TASK ITEM A -> Reproduce the passage on discrimination against minorities, everything from "In order to devise" down to "from minority groups.".
TASK ITEM B -> Continue the passage on minority rights in development policy, beginning after its final sentence.

TEXT BLOCK ->
----

Once minority groups have been recognized, the challenge of overcoming discrimination can begin. States need to name discrimination against minorities and acknowledge that this discrimination is a barrier to the full enjoyment of their human rights and their equal economic, social and political participation. Once the discrimination has been named, policies to address it can be devised. These policies should aim to promote the value of minority cultures and identities, in accordance with the will and rights of minorities. Particular attention should be paid to addressing multiple forms of discrimination to which women, persons with disabilities, sexual minorities and people living with HIV/AIDS are often subject. The full participation of minorities in the elaboration of anti-discrimination measures must be secured. The provision of technical support from the Office of the High Commissioner for Human Rights, including from the new Anti-Discrimination Unit, could potentially be sought in this regard.(50) Development agencies may also wish to review their methods of distributing aid in order to circumvent potential discrimination by governmental authorities in (non-) allocation of aid to minorities.
In order to devise more effective strategies for tackling discrimination, development agencies need to assess how their policies and staff may be perpetuating discrimination against minority groups, either explicitly or implicitly. Implementing internal anti-discrimination policies and affirmative action measures will be an important part of reforming practice vis-à-vis beneficiaries of development programmes from minority groups.
Ensuring participation
Minorities have a right to ‘participate fully in the economic progress and development in their country’ (UN Declaration on the Rights of … Minorities, Article 4.5). In the context of participation in the elaboration of development policy, this right is usually ignored; either because minorities are not recognized; or because they are denied opportunities for participation; or because the processes of participation employed are not transparent, equitable, accessible or genuine.

----

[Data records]
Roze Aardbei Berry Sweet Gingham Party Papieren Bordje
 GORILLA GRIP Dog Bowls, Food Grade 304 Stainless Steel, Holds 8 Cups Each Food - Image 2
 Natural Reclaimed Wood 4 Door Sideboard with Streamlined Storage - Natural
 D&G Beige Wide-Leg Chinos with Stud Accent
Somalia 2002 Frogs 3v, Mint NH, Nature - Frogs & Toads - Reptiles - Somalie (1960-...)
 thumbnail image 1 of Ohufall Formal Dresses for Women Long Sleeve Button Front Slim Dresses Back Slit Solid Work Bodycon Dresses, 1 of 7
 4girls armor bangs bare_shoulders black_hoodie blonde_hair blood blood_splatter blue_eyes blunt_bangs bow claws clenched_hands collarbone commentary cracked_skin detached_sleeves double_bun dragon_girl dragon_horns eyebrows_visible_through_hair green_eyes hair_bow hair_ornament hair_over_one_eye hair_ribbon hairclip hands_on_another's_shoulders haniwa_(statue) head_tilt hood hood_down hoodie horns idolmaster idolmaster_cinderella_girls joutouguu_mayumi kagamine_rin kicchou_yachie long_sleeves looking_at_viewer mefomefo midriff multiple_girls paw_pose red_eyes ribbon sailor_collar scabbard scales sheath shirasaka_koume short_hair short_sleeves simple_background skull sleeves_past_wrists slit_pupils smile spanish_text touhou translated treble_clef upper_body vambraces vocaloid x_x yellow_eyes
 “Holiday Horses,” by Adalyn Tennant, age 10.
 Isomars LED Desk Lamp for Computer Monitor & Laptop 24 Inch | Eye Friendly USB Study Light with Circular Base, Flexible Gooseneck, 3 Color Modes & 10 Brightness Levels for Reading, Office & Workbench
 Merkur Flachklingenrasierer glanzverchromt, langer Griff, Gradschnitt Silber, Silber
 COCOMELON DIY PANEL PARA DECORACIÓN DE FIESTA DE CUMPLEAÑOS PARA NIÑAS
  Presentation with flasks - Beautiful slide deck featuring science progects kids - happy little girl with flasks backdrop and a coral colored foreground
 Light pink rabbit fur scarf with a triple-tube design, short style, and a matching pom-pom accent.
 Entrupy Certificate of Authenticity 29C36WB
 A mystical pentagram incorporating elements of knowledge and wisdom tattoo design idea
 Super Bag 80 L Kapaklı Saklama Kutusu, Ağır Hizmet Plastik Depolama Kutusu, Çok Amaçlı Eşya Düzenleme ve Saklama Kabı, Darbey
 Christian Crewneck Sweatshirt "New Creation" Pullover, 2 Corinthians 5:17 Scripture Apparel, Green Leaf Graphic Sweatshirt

----

ANSWER A ->
In order to devise more effective strategies for tackling discrimination, development agencies need to assess how their policies and staff may be perpetuating discrimination against minority groups, either explicitly or implicitly. Implementing internal anti-discrimination policies and affirmative action measures will be an important part of reforming practice vis-à-vis beneficiaries of development programmes from minority groups.

ANSWER B ->
The right to participate in the formulation, implementation and evaluation of development plans and programmes that affect minorities should be ensured for minority communities. This means that governments and development agencies must take concerted efforts to provide minorities with access to mechanisms for their participation.(51) These mechanisms should be designed in cooperation with minority communities. Special consideration should be given to ensuring that such mechanisms for participation elicit fully representative responses from minority communities, rather than selective responses from only the most amenable groups. Mechanisms should be compatible with traditional decision-making processes (where requested) while still allowing marginalized groups within minority communities, such as women, the opportunity to express their own views on development proposals. Participation should be accessible to minorities who are living in remote areas; have distinct language requirements that may impede their participation; or who may require technical assistance to facilitate their analysis of development proposals and evaluation of programmes.
Minorities are often overlooked in consultations because they are not commonly perceived as being part of ‘civil society’, in part because they may lack strong representation through political parties, NGOs or community-based organizations. Development agencies should therefore revise their guidelines on civil society participation to acknowledge explicitly that minority groups are a vital part of civil society, whose participation should be actively sought. Development agencies can also serve an important function by supporting the development of community-based organizations and networks for minorities.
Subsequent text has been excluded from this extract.